# EXTRAIT À LIRE
....................
L’intervention française en Centrafrique: éducation à la defense (Vidéo incluse )

Publié le 14 juillet 2014 , 3:07
Mis à jour le: 14 juillet 2014 3:10 am
  • 1959 – Barthélémy BOGANDA (1910-1959), père de l’indépendance centrafricaine et premier chef d’État centrafricain, meurt prématurément dans un accident d’avion. Lui succède son cousin David DACKO (1930-2003).
  • 1965 – Le neveu de BOGANDA, Jean-Bedel BOKASSA (1921-1996) renverse DACKO.
  • 1979 – Renversement de BOKASSA. Celui-ci, qui s’est auto-proclamé empereur en 1977, est dans un premier temps soutenu par la France. Mais celle-ci s’en détache progressivement, surtout après la répression sanglante des manifestations lycéennes en janvier ; une répression menée par le Général François BOZIZÉ (1946-). L’Armée française participe directement au renversement de BOKASSA : c’est l’opération Centrafrique-Bangui dite CABAN en septembre 1979. Conduite par des éléments du renseignement français, l’opération CABAN est immédiatement suivie d’une deuxième opération plus importante : l’opération Barracuda. Pour la France, qui réinstalle au pouvoir David DACKO, il s’agit à la fois de veiller à la stabilité intérieure de l’État centrafricain, de protéger la communauté française (3500 personnes), de dissuader toute tentative d’intervention libyenne et tchadienne par le nord.
....................
# EXTRAIT SOURCE
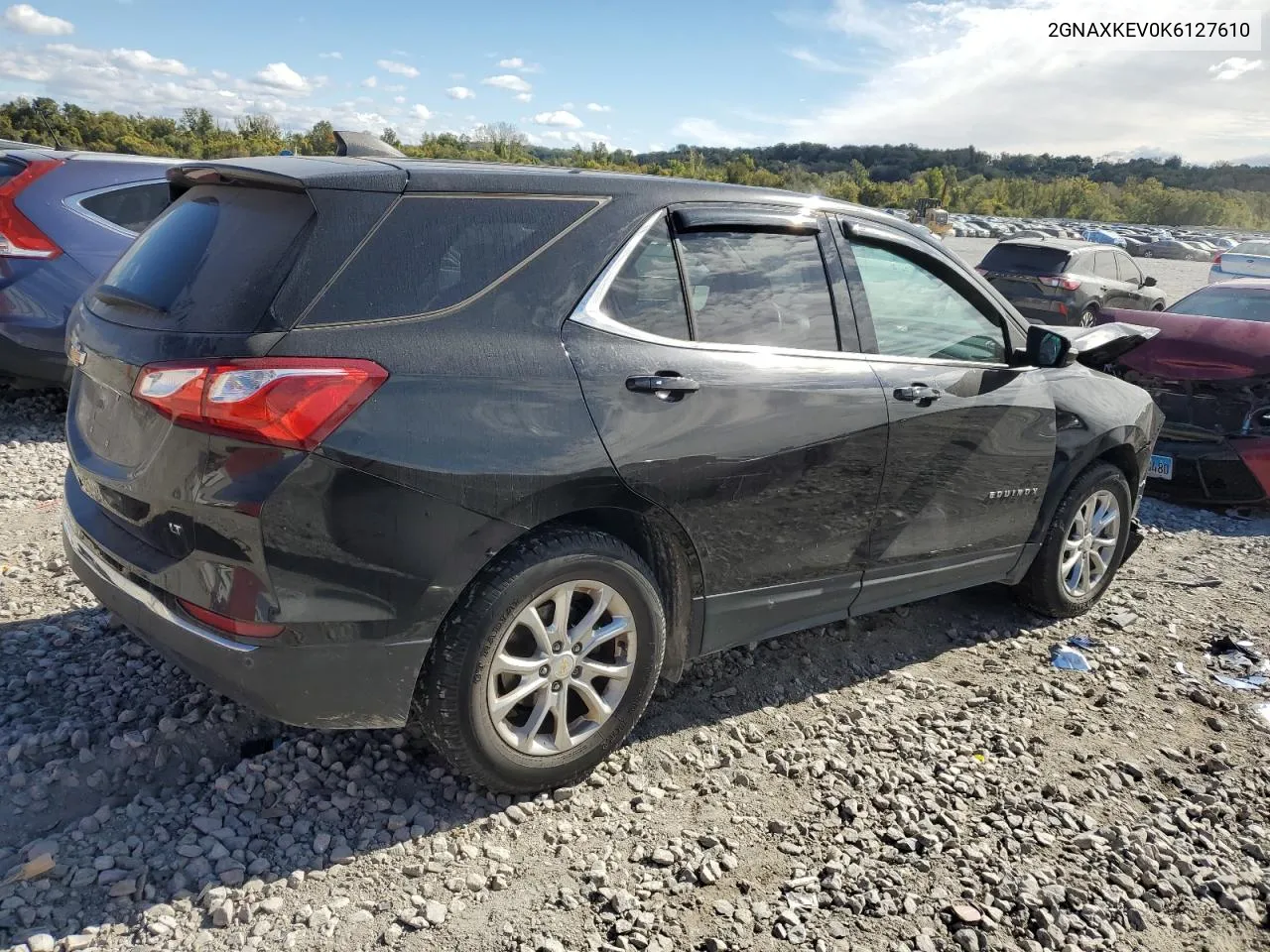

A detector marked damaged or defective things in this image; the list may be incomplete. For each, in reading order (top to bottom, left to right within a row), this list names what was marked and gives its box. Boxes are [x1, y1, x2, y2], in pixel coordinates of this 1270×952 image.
....................
# TÂCHE COURTE A
Dans l'extrait sur l'intervention française en Centrafrique, combien de personnes compte la communauté française que la France veut protéger en 1979 ?
# TÂCHE COURTE B
Reproduisez fidèlement le passage de l'extrait sur l'intervention française en Centrafrique, depuis « L’intervention française en » jusqu'à « David DACKO (1930-2003). » inclus.
# TÂCHE COURTE C
Poursuivez le texte sur l'intervention française en Centrafrique au-delà de sa dernière phrase.
Les données ne servent à rien ici.

# RÉSULTAT OBTENU A
3500 personnes.

# RÉSULTAT OBTENU B
L’intervention française en Centrafrique: éducation à la defense (Vidéo incluse )

Publié le 14 juillet 2014 , 3:07
Mis à jour le: 14 juillet 2014 3:10 am
  • 1959 – Barthélémy BOGANDA (1910-1959), père de l’indépendance centrafricaine et premier chef d’État centrafricain, meurt prématurément dans un accident d’avion. Lui succède son cousin David DACKO (1930-2003).

# RÉSULTAT OBTENU C
  • 1981 – Ayant rétabli la République, DACKO, qui craint cependant une tentative de coup d’État, démissionne. Il est remplacé par le Général André KOLINGBA (1936-2010), qui instaure une dictature. Cette dernière évolue cependant vers une certaine libéralisation (multipartisme et organisation d’élections).
  • 1993 – Vainqueur à l’élection présidentielle d’août 1993, Ange-Félix PATASSÉ (1937-2011) prend le pouvoir. Sa présidence est marquée par une grande instabilité intérieure (mutineries et tentatives de putsch), et une hostilité populaire croissante. Cette situation finit par détacher la France d’un régime perçu comme non viable.
  • 2003 – De plus en plus coupé de son armée, et sous protection libyenne, PATASSÉ est finalement renversé par François BOZIZÉ. Ce dernier ne parvient, cependant pas, à consolider son pouvoir ni à normaliser la politique intérieure centrafricaine. La présidence de BOZIZÉ correspond à une situation de guerre civile plus ou moins larvée, qui va en s’accroissant.
  • 2012 – La contestation des élections présidentielle et législatives de 2011 about à la formation d’une coalition anti-BOZIZÉ : c’est la Séléka. Agrégat de plusieurs partis et mouvements d’opposition, la Séléka se double d’une opposition musulmane majoritaire dans ses rangs.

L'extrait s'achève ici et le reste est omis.